Die beide zyn, door wint nog water te verdelgen:
Maar reukloos volk moet zig daar aan te barsten swelgen.
Wie in een houten wieg, op zee, zyn leven waagt,
Wort meermaal, van die t'huis gebleven zyn, beklaagt.
Maar wat kan klagen, wat kan kermen, wat kan huilen,
Tot nut zyn, hen, die 't schip voor 't barre water ruilen?
Daar ruilt men 't leven voor de doot al mee.

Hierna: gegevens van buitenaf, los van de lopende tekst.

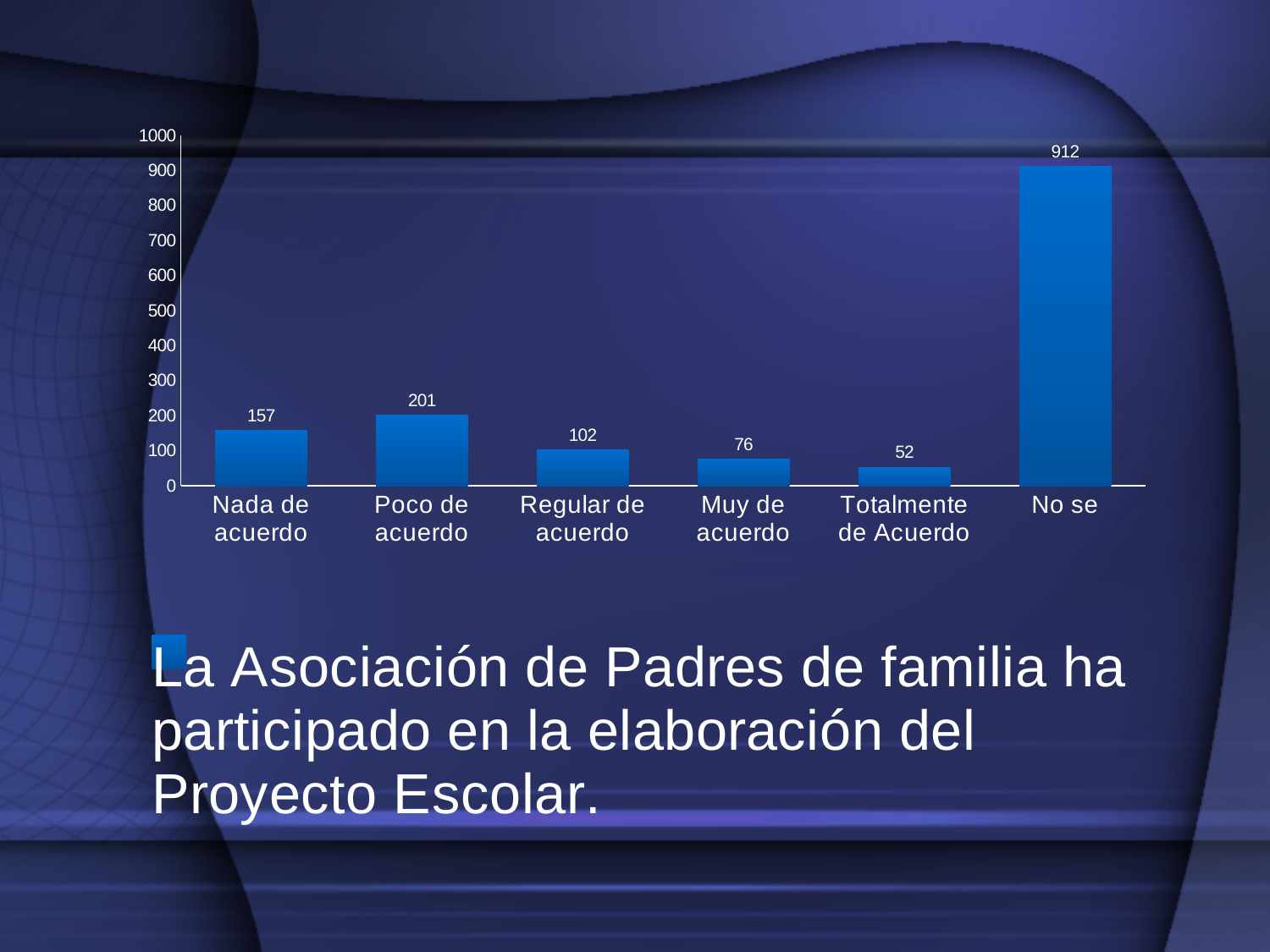
What kind of chart is shown on the slide? bar chart What is the difference between the values for "Poco de acuerdo" and "Nada de acuerdo"? 44 Which category has the lowest value? Totalmente de Acuerdo What is the difference between the values for "No se" and "Totalmente de Acuerdo"? 860 What is the value for "No se"? 912 What is the value for "Totalmente de Acuerdo"? 52 Which is larger, the value for "Regular de acuerdo" or the value for "Muy de acuerdo"? Regular de acuerdo What is the value for "Poco de acuerdo"? 201 What is the value for "Muy de acuerdo"? 76 Which category has the highest value? No se Is the value for "No se" greater or less than 900? greater How many categories are shown on the x axis? 6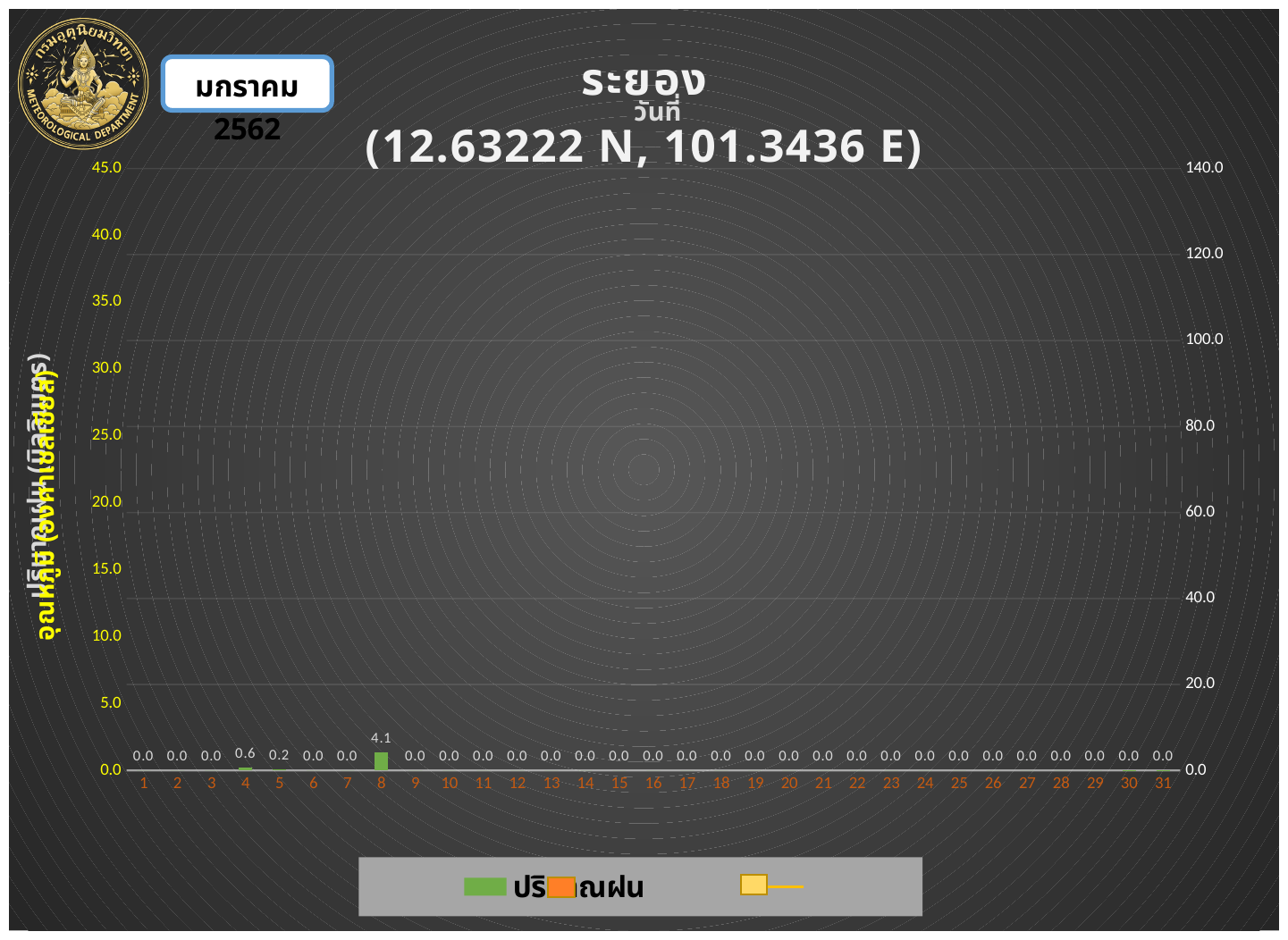
What kind of chart is shown on the slide? bar chart What is the value labelled for day 5? 0.2 What is the difference between the values for day 8 and day 4? 3.5 Is the value for day 8 greater or less than 5.0? less What is the highest tick value shown on the left vertical axis? 45.0 What is the value labelled for day 4? 0.6 What is the rainfall value labelled for day 8? 4.1 What is the value labelled for day 1? 0.0 Which has the larger value, day 4 or day 5? day 4 Which day has the highest bar in the chart? 8 What is the highest tick value shown on the right vertical axis? 140.0 How many days are shown along the x axis of the chart? 31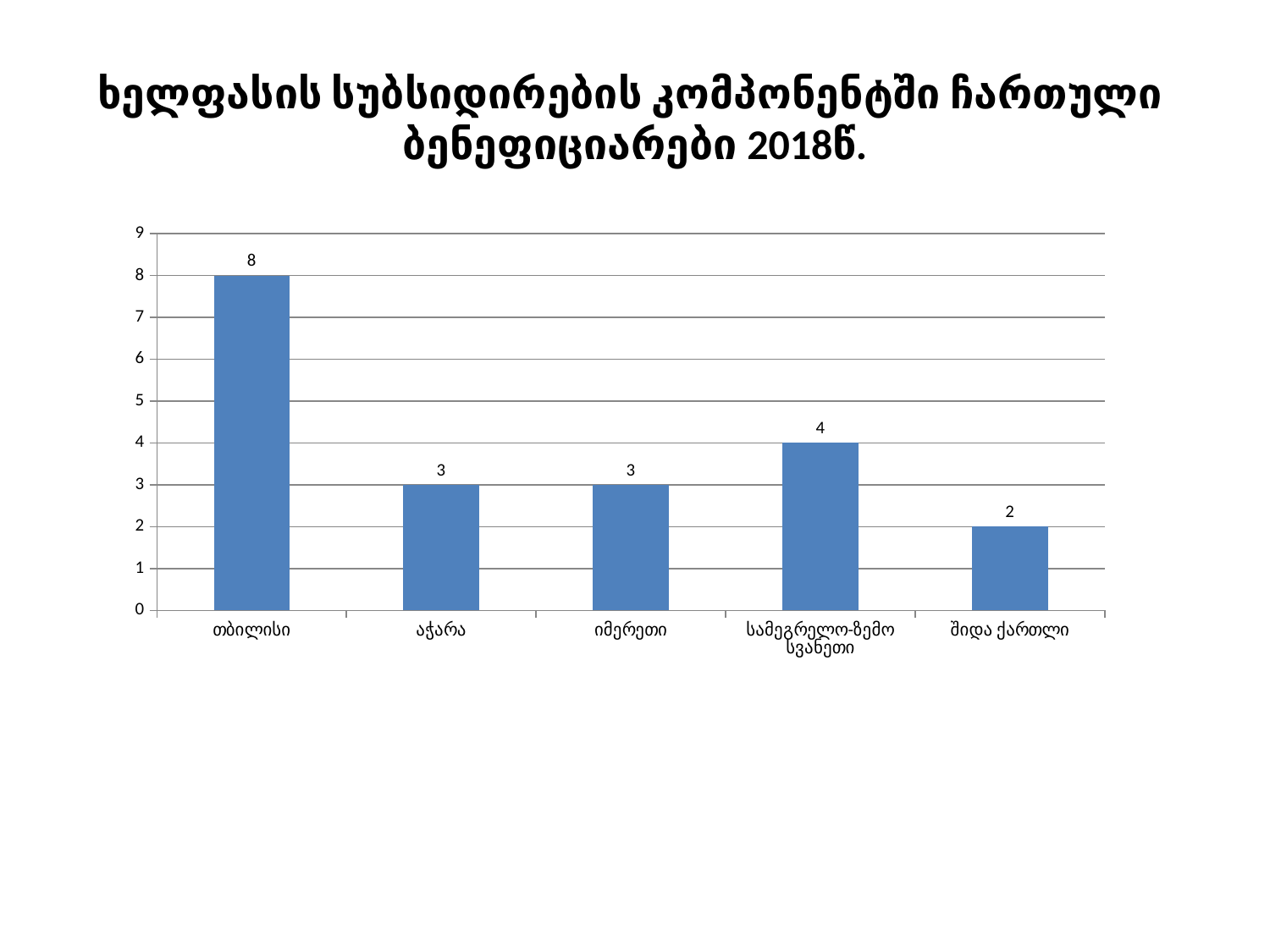
What year is mentioned in the chart title? 2018 What kind of chart is shown on the slide? bar chart What is the value for სამეგრელო-ზემო სვანეთი? 4 Which category has the lowest value? შიდა ქართლი What is the value for შიდა ქართლი? 2 How many categories are shown on the x axis? 5 Which category has the highest value? თბილისი What is the value for აჭარა? 3 Which is larger, the value for სამეგრელო-ზემო სვანეთი or the value for იმერეთი? სამეგრელო-ზემო სვანეთი What is the difference between the values for თბილისი and სამეგრელო-ზემო სვანეთი? 4 Is the value for თბილისი greater or less than 5? greater What is the value for თბილისი? 8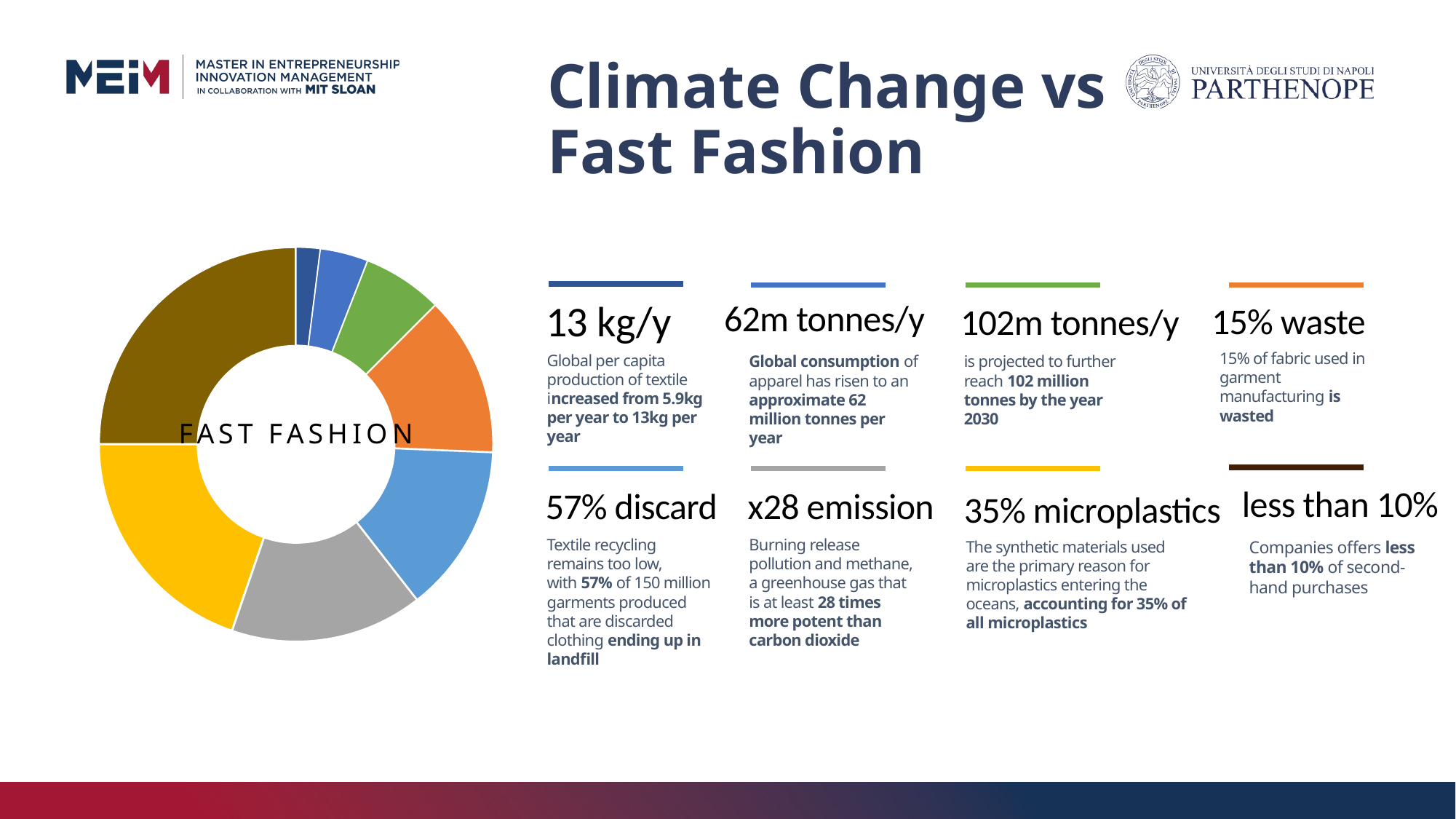
In the donut chart, which slice is larger, the yellow one or the green one? Yellow In the donut chart, which slice is larger, the dark brown one or the yellow one? Dark brown What kind of chart is shown on the left of the slide? Donut (pie) chart How many slices does the donut chart contain? 8 What text is written in the centre of the donut chart? FAST FASHION Which colour slice is the largest in the donut chart? Dark brown (olive) In the donut chart, which slice is larger, the orange one or the dark blue one? Orange Which colour slice is the smallest in the donut chart? Dark blue Does the donut chart display a legend? No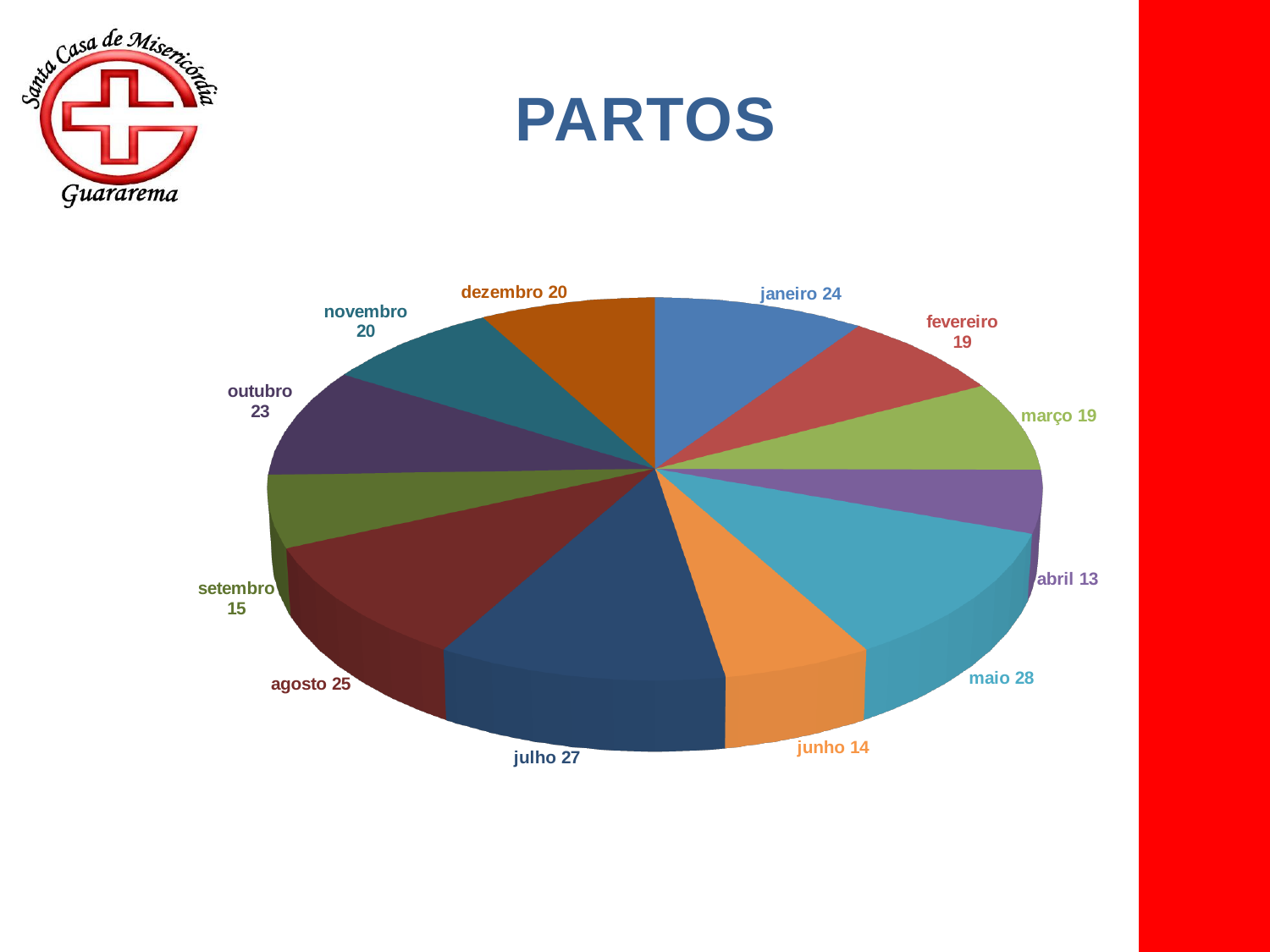
What is the title of the chart? PARTOS What is the value for outubro? 23 What is the value for maio? 28 What is the value for abril? 13 What is the total of all the values shown in the pie chart? 247 Which month has the lowest value? abril How many categories (months) does the pie chart show? 12 Which is larger, the value for julho or the value for agosto? julho What kind of chart is shown on the slide? pie chart What is the value for setembro? 15 Which month has the highest value? maio What is the difference between the values for maio and abril? 15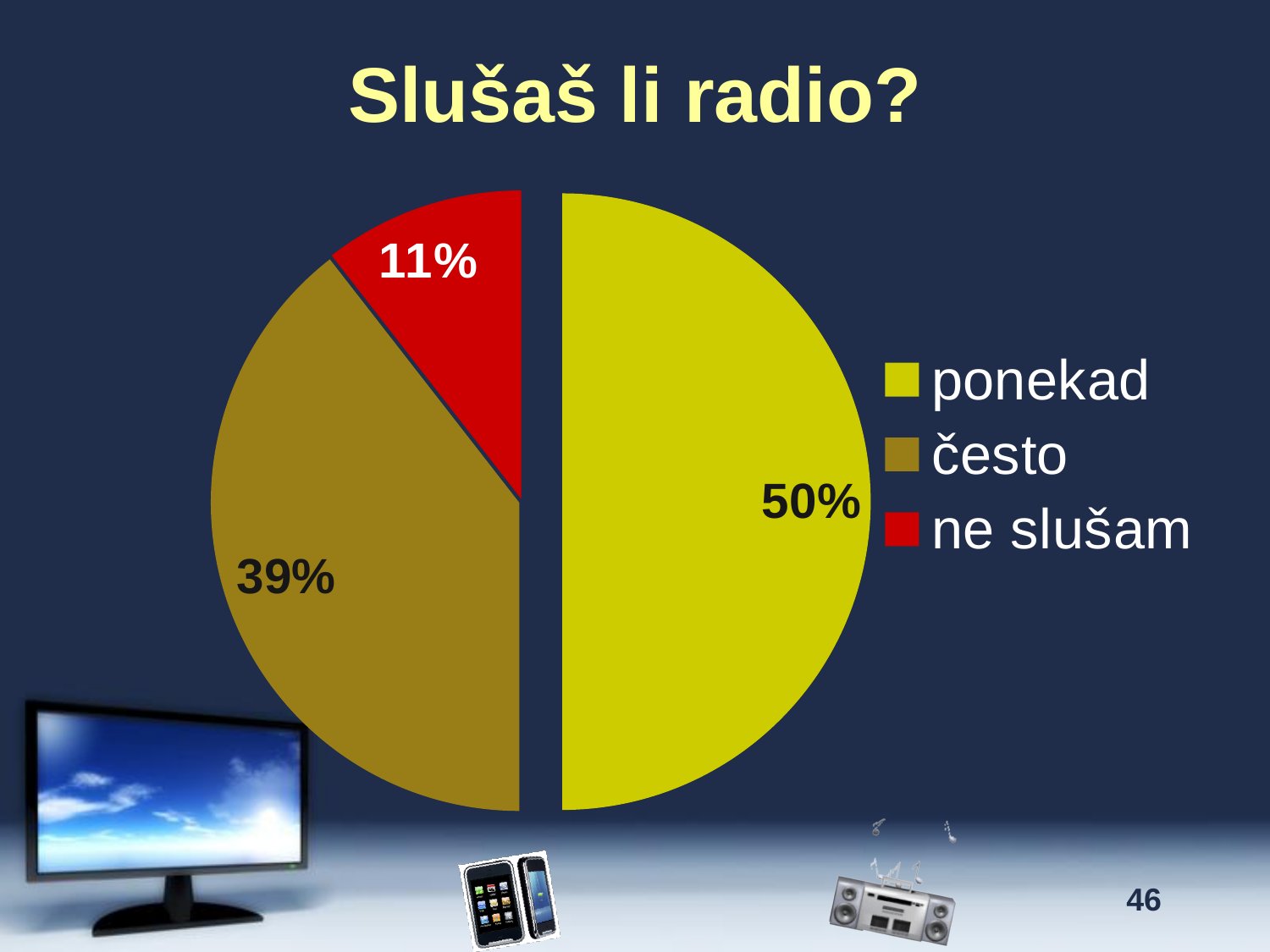
What is the difference in percentage points between "ponekad" and "često"? 11 Which category has the largest share of the pie? ponekad What kind of chart is shown on the slide? pie chart What percentage of the pie is labelled "ponekad"? 50% What percentage of the pie is labelled "često"? 39% What is the title of the slide above the chart? Slušaš li radio? What percentage of the pie is labelled "ne slušam"? 11% What colour is the slice for "ne slušam"? red What is the difference in percentage points between "često" and "ne slušam"? 28 Which category has the smallest share of the pie? ne slušam How many categories does the legend list? 3 Which is larger, the share for "često" or the share for "ne slušam"? često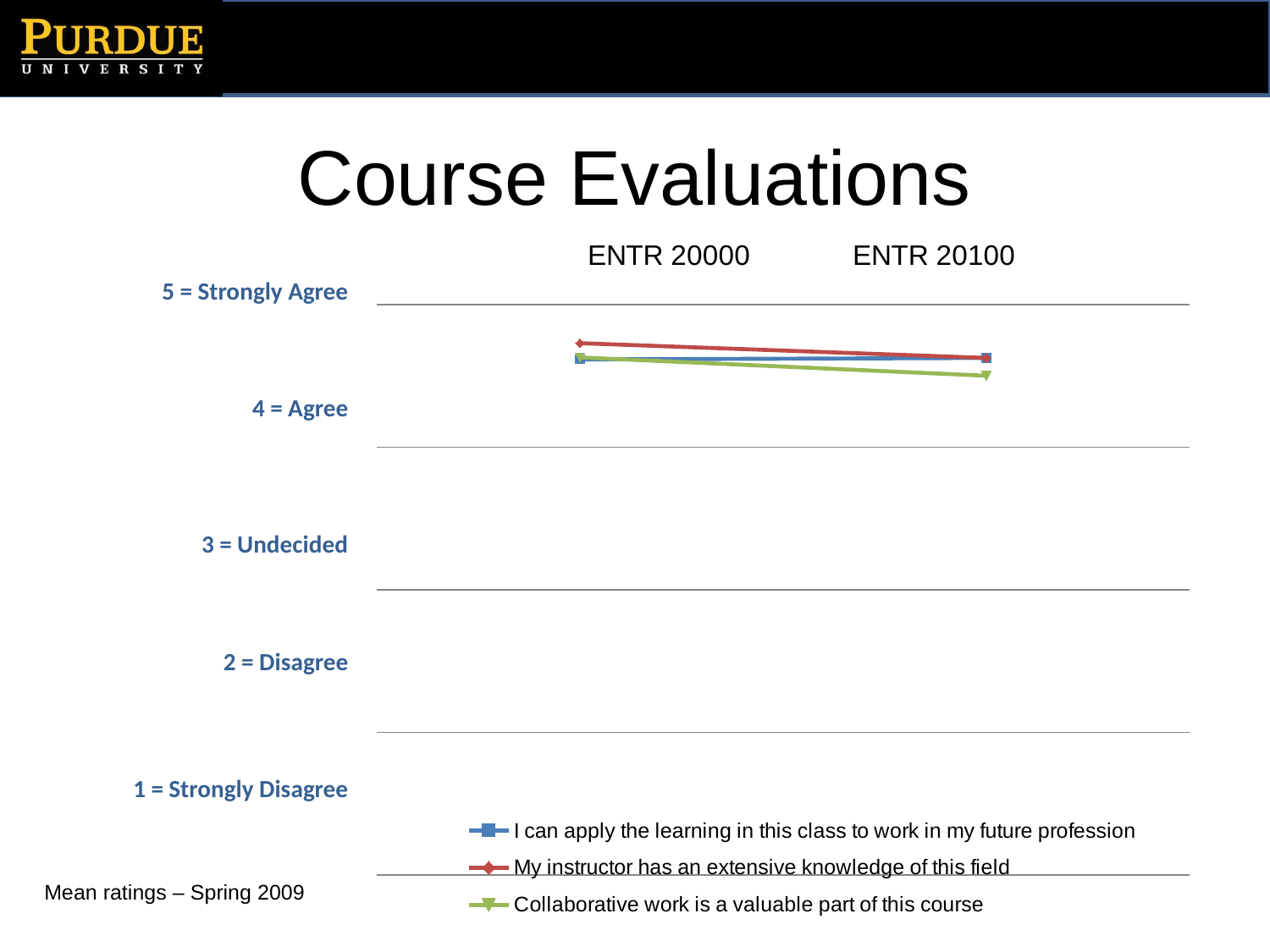
Is the value for 'My instructor has an extensive knowledge of this field' at ENTR 20000 greater or less than 5? less How many series does the legend list? 3 What is the title of the chart on the slide? Course Evaluations Is the value for 'Collaborative work is a valuable part of this course' at ENTR 20100 greater or less than 4? greater Which series has the lowest value at ENTR 20100? Collaborative work is a valuable part of this course Does the value for 'Collaborative work is a valuable part of this course' rise or fall from ENTR 20000 to ENTR 20100? fall At ENTR 20000, which is larger: the value for 'My instructor has an extensive knowledge of this field' or the value for 'Collaborative work is a valuable part of this course'? My instructor has an extensive knowledge of this field How many courses (categories) are plotted along the x axis? 2 What does the rating of 3 on the y axis stand for? Undecided What kind of chart is shown on the slide? Line chart Which series has the highest value at ENTR 20000? My instructor has an extensive knowledge of this field Is the value for 'I can apply the learning in this class to work in my future profession' at ENTR 20100 greater or less than 4? greater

Wat raat?
Wie reist, wie zwerft, daar ook de doot niet met hem gaat?
Het zy te lande 't zy op zee, 't zy op de stroomen,
De doot is nergens, 't zy dan waar men is, te ontkomen.
Derhalven zy men maar te vreeden, waar men swerft.
Wie wel sterft, wat kan die verschelen waar hy sterft?
ô God! ons vaderlant bestaat, doorkoopmans waaren,
Met Schepen, in en uit te voeren, door de baaren:
Zyt gy hun leyds-man, die hen alle quaat af weert,
Op dat, en schip, en volk, gezegent wederkeert!